Mercredi 12 septembre, la loi sur les violences faites aux femmes, adoptée en février, entre en vigueur. Résultat d’un combat de longue durée, cette loi apporte des progrès mais reste insuffisante, notamment dans le domaine de la violence conjugale.
revue de presse publiée sur le site de courrier international le 12 09 2018
“La loi 103-13 relative à la violence faite aux femmes est le résultat d’un combat de plus de trente ans pour faire prévaloir les droits des femmes, les protéger et tenter de mettre fin aux torts qu’elles subissent”, souligne Yasmine Zaki, juriste stagiaire et membre de l’Association démocratique des femmes du Maroc (ADFM), citée par Le Matin. Adopté le 14 février 2018 par 168 voix pour, 55 voix contre et aucune abstention, ce projet de loi porté par la ministre Bassima Hakkaoui traînait dans les tiroirs du Parlement depuis mars 2016.
Cette loi devrait apporter une protection contre certaines formes de violence, dont le harcèlement de rue. Toutefois, “beaucoup de points ont été réclamés par les mouvements féministes, mais n’ont pas été pris en considération lors de son élaboration”, précise Yasmine Zaki. Des lacunes qui risquent d’en limiter l’impact direct.
Une loi votée dans l’indifférence générale
Même son de cloche de la part de Rabéa Naciri, professeure à la faculté des lettres et des sciences humaines de Rabat et membre fondatrice de l’ADFM. “Il aura fallu des années de palabres et plus de trois ans de débat parlementaire pour qu’elle voie enfin le jour. Toutefois, cette loi a été votée dans l’indifférence générale. Une indifférence qui dénote le peu d’intérêt qu’accorde notre société à ce phénomène”, déplore-t-elle sur 2M.ma, le site de la deuxième chaîne de télévision généraliste semi-publique marocaine.
Cette loi apporte certes des nouveautés car elle durcit les peines en augmentant les amendes et les durées d’emprisonnement à l’encontre de toute personne coupable de violence, de harcèlement sexuel, de diffamation, d’injures sur une personne en sa qualité de femme. Encore faut-il que les femmes victimes aillent déposer plainte. Un pas que très peu de femmes marocaines osent faire, à cause du regard de la société et des difficultés pour le faire. (…) Les Marocaines ont appris à vivre en essayant de contourner le problème et en construisant des murs invisibles dans les espaces urbains.”
Mme Zaki rappelle de son côté que “cette loi a omis de donner une définition stricte de la violence conjugale ou encore de reconnaître le viol conjugal”, un acte qu’elle juge urgent d’incriminer.

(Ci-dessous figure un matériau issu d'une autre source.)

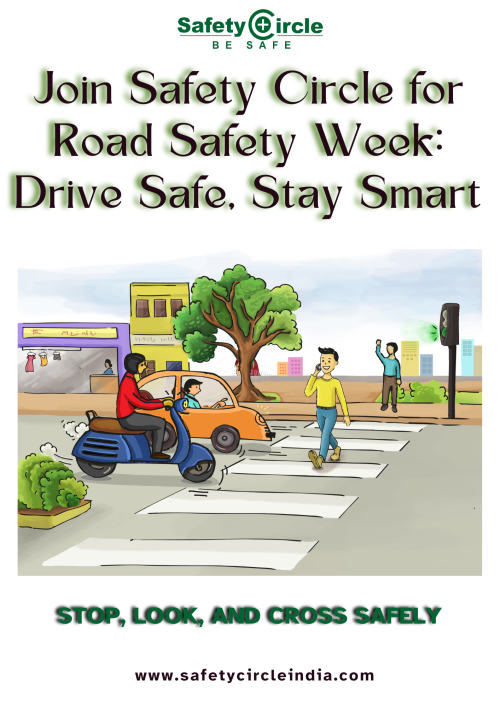 Join Safety Circle for Road Safety Week and learn essential tips to drive safe and stay smart on the roads. Promote responsible driving practices and road safety awareness with Safety Circle to help make roads safer for everyone. Visit Now: https://safetycircleindia.com/road-safety-week/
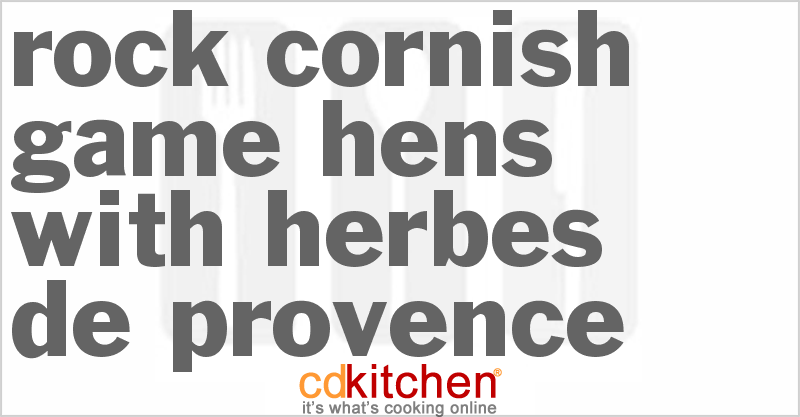 Rock Cornish Game Hens with Herbes de Provence - CDKitchen.com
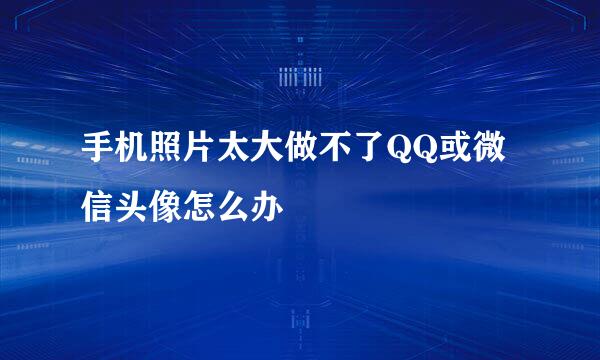 手机照片太大做不了QQ或微信头像怎么办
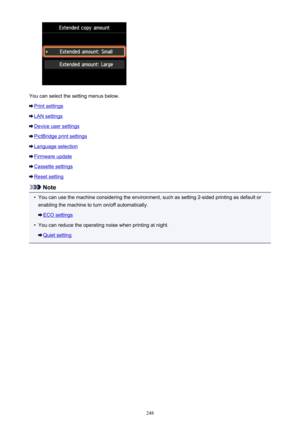 Page 248You can select the setting menus below.
Print settings
LAN settings
Device user settings
PictBridge print settings
Language selection
Firmware update
Cassette settings
Reset setting
Note
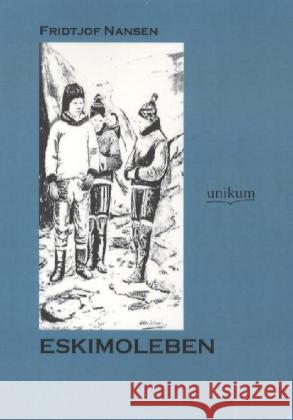 Eskimoleben Nansen, Fridtjof 9783845720395 UNIKUM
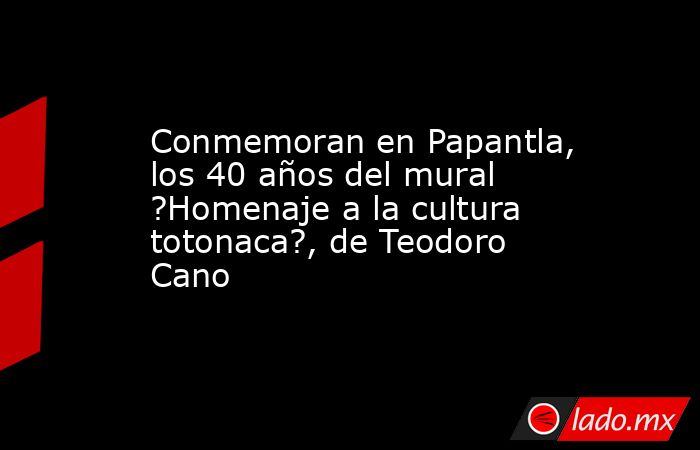 Conmemoran en Papantla, los 40 años del mural ?Homenaje a la cultura totonaca?, de Teodoro Cano. Noticias en tiempo real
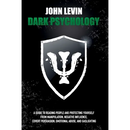 Dark Psychology: A Guide to Reading People and Protecting Yourself from Manipulation, Negative Influence, Covert Persuasion, Emotional
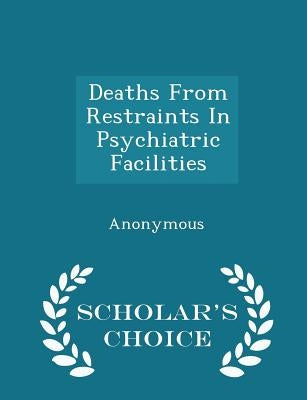 Deaths from Restraints in Psychiatric Facilities - Scholar's Choice Edition by United States Congress Senate Committee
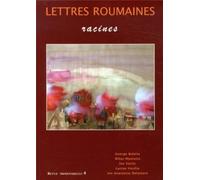 Lettres roumaines, N° 4 : Racines
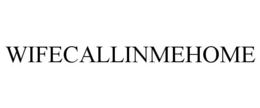 WIFECALLINMEHOME trademark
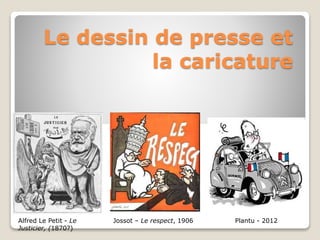 Le dessin de presse et 
la caricature 
Alfred Le Petit - Le 
Justicier, (1870?) 
Jossot – Le respect, 1906 Plantu - 2012 
 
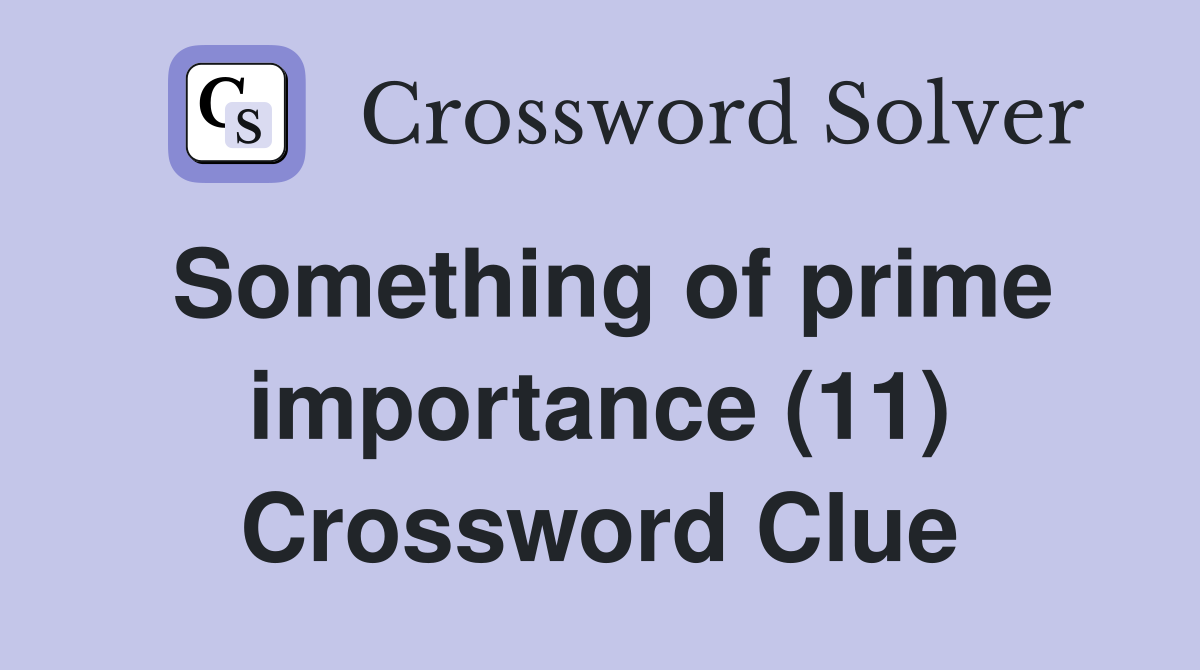 Something of prime importance (11) Crossword Clue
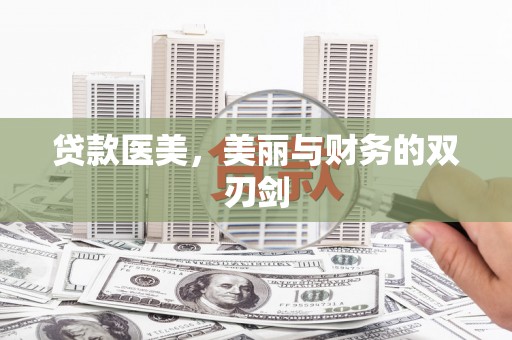 福建贷款医美，美丽与财务的双刃剑
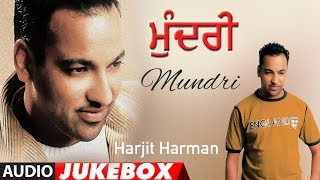 Mundri Harjit Harman Full Album Jukebox Atul Sharma  Punjabi Audio Songs [upl. by Brieta]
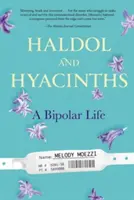Haldol und Hyazinthen: Ein bipolares Leben - Haldol and Hyacinths: A Bipolar Life
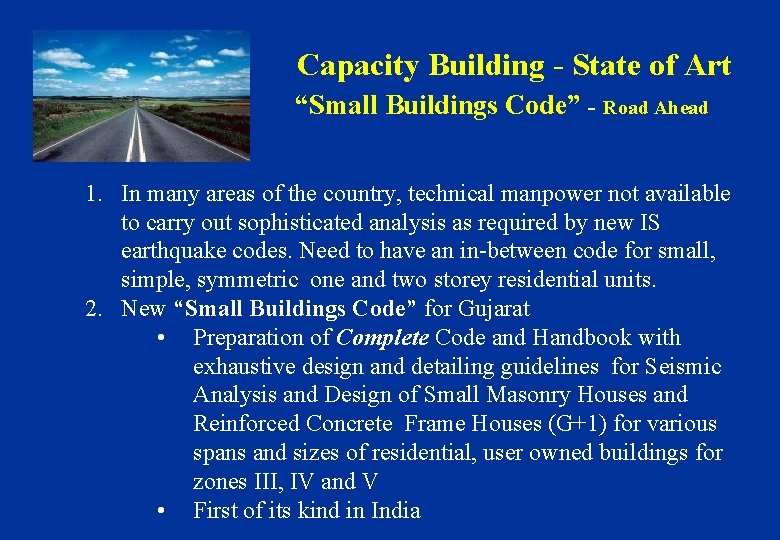 Capacity Building - State of Art “Small Buildings Code” - Road Ahead 1. In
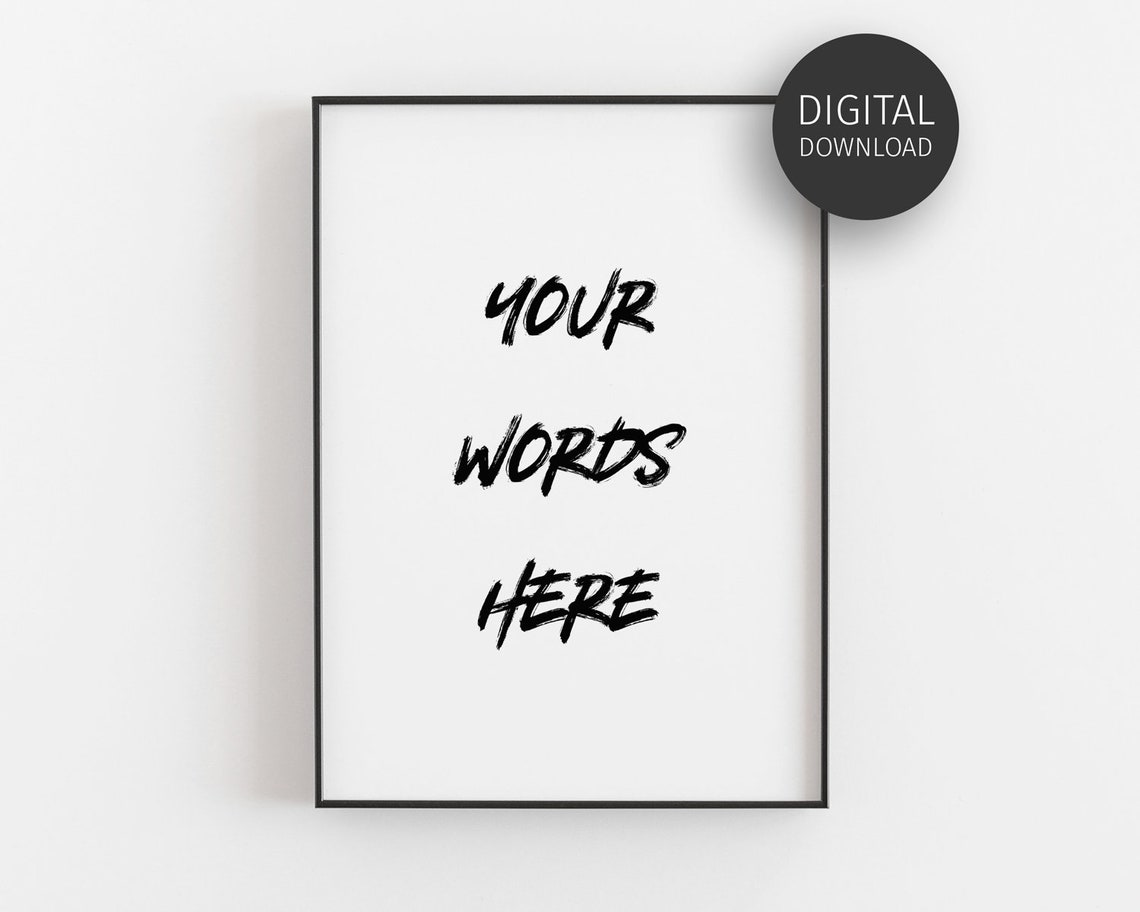 Your Words Here Customizable Brush Lettering Typography Poster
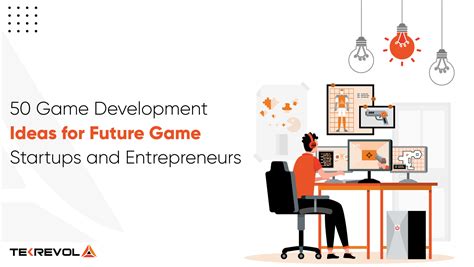 game development ideas  future game startups  entrepreneurs
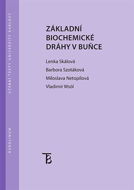 Základní biochemické dráhy v buňce - Elektronická kniha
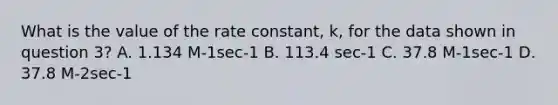 What is the value of the rate constant, k, for the data shown in question 3? A. 1.134 M-1sec-1 B. 113.4 sec-1 C. 37.8 M-1sec-1 D. 37.8 M-2sec-1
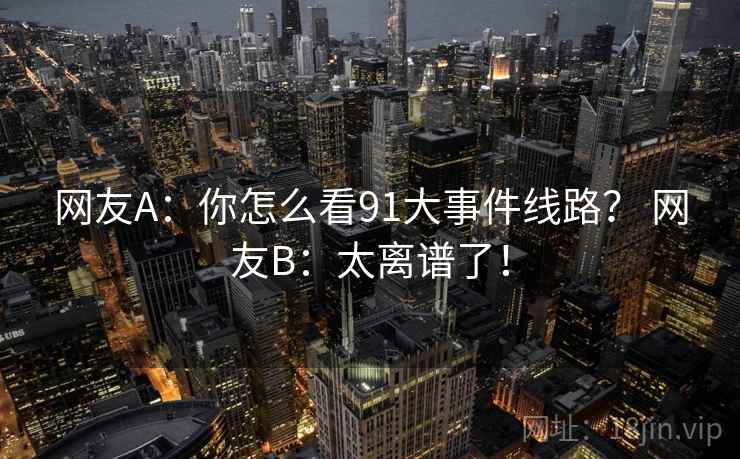 网友A:你怎么看91大事件线路? 网友B:太离谱了! 网友A:你怎么看91大事件线路? 网友B:太离谱了!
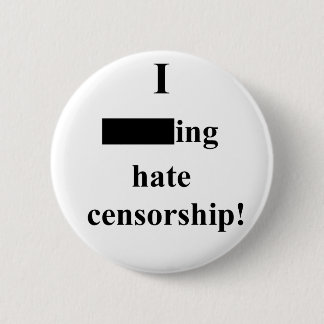 "I ___ing hate censorship!" (Light) 6 Cm Round Badge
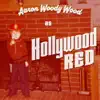 Hollywood Red album lyrics, reviews, download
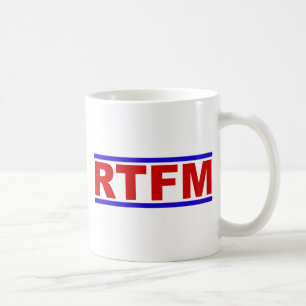 RTFM - Read the Fraging Manual Coffee Mug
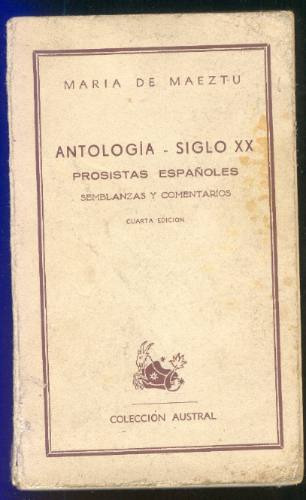 María De Maeztu - Antología Siglo Xx - Prosistas Españoles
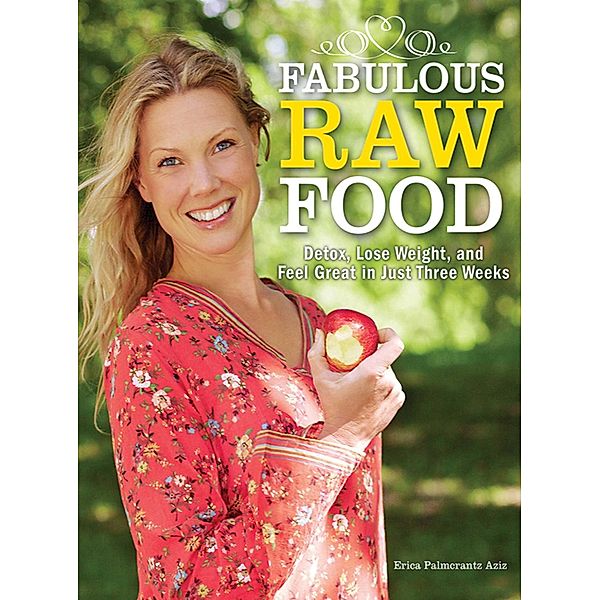 Fabulous Raw Food, Erica Palmcrantz Aziz
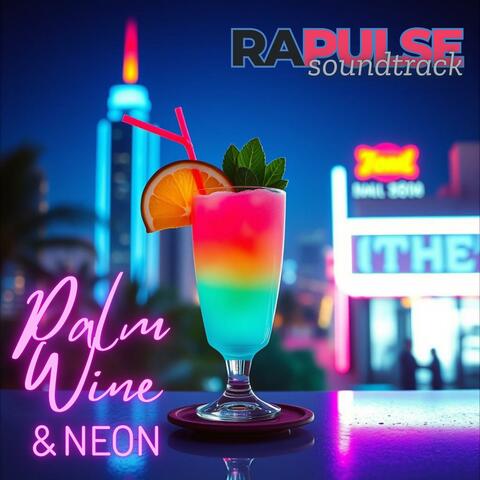 Palm Wine & Neon album art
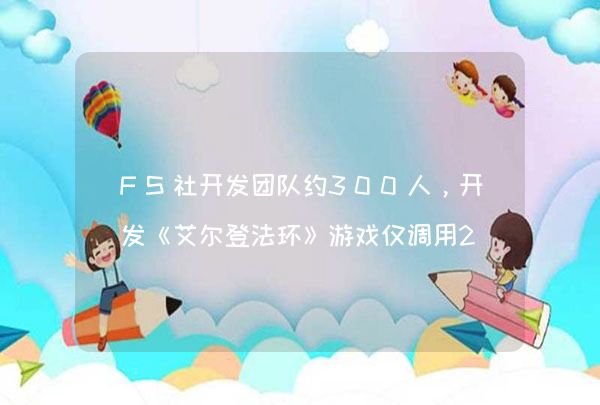 FS社开发团队约300人，开发《艾尔登法环》游戏仅调用230人,第1张
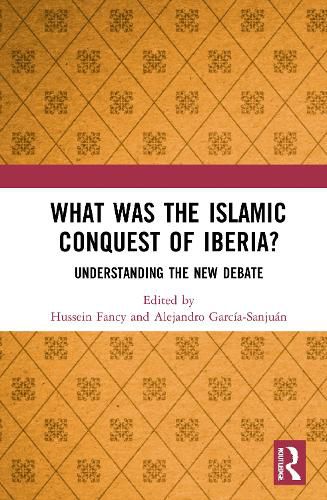 Cover image for What Was the Islamic Conquest of Iberia?: Understanding the New Debate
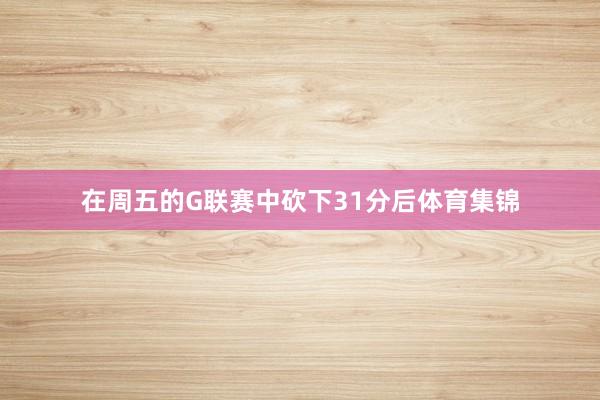 在周五的G联赛中砍下31分后体育集锦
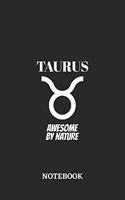 Taurus Awesome by Nature Notebook: 6x9 inches - 110 blank numbered pages - Greatest Zodiac Sign Journal - Gift, Present Idea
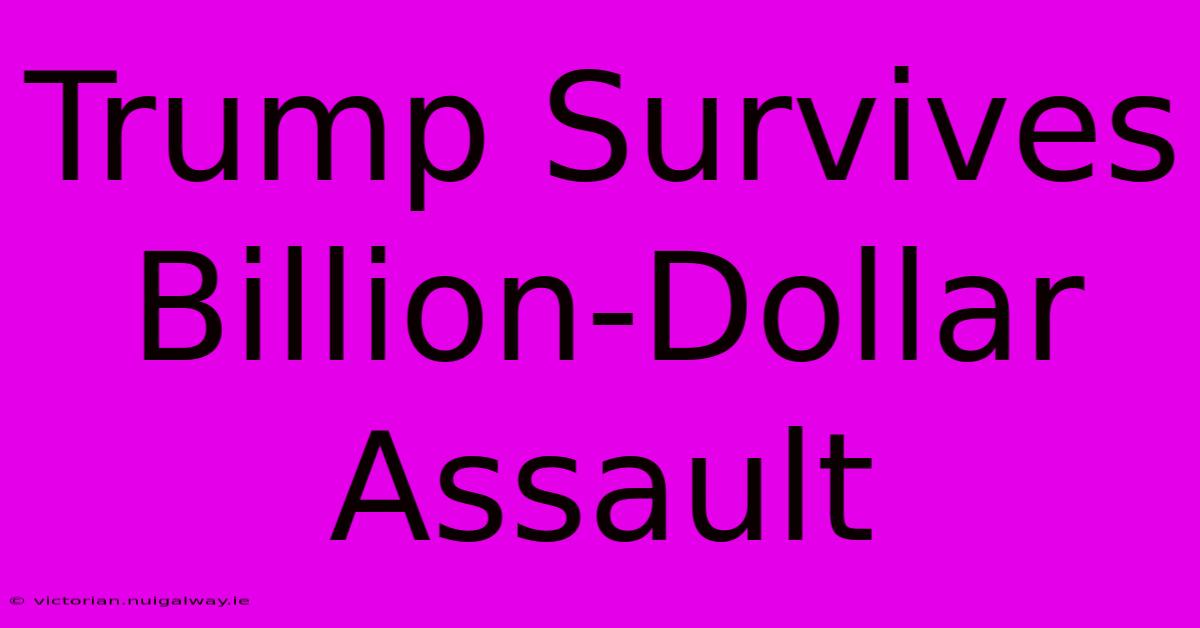 Trump Survives Billion-Dollar Assault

Par ailleurs “le viol n’est pas considéré comme une atteinte à l’intégrité physique de la femme, mais comme une atteinte aux mœurs et à la pudeur”, une approche qualifiée d’“anormale” par Mme Zaki, qui s’insurge : “Le viol n’est pas une affaire de mœurs, ni de culture, ni de religion, c’est une atteinte à l’intégrité physique et morale de la femme.”
À noter que Human Rights Watch avait dès février décortiqué cette loi en estimant que certaines lacunes devraient être comblées. Toutefois, l’ADFM ne manque pas de saluer son entrée en vigueur car, malgré ces défaillances, cette loi représente un acquis pour les femmes. Le HuffPost Maghreb,pour sa part, donne une note d’optimisme en relatant le cas d’Oumaima Requas, victime de harcèlement sexuel. “La jeune responsable administrative de 24 ans, face à une situation vécue quotidiennement par de nombreuses femmes au Maroc, a choisi de ne pas se taire et de porter plainte. À la faveur de l’entrée en vigueur ce mercredi 12 septembre de la loi 103-13 sur la violence faite aux femmes, elle pourrait bien devenir la première Marocaine à bénéficier des dispositions de cette loi.”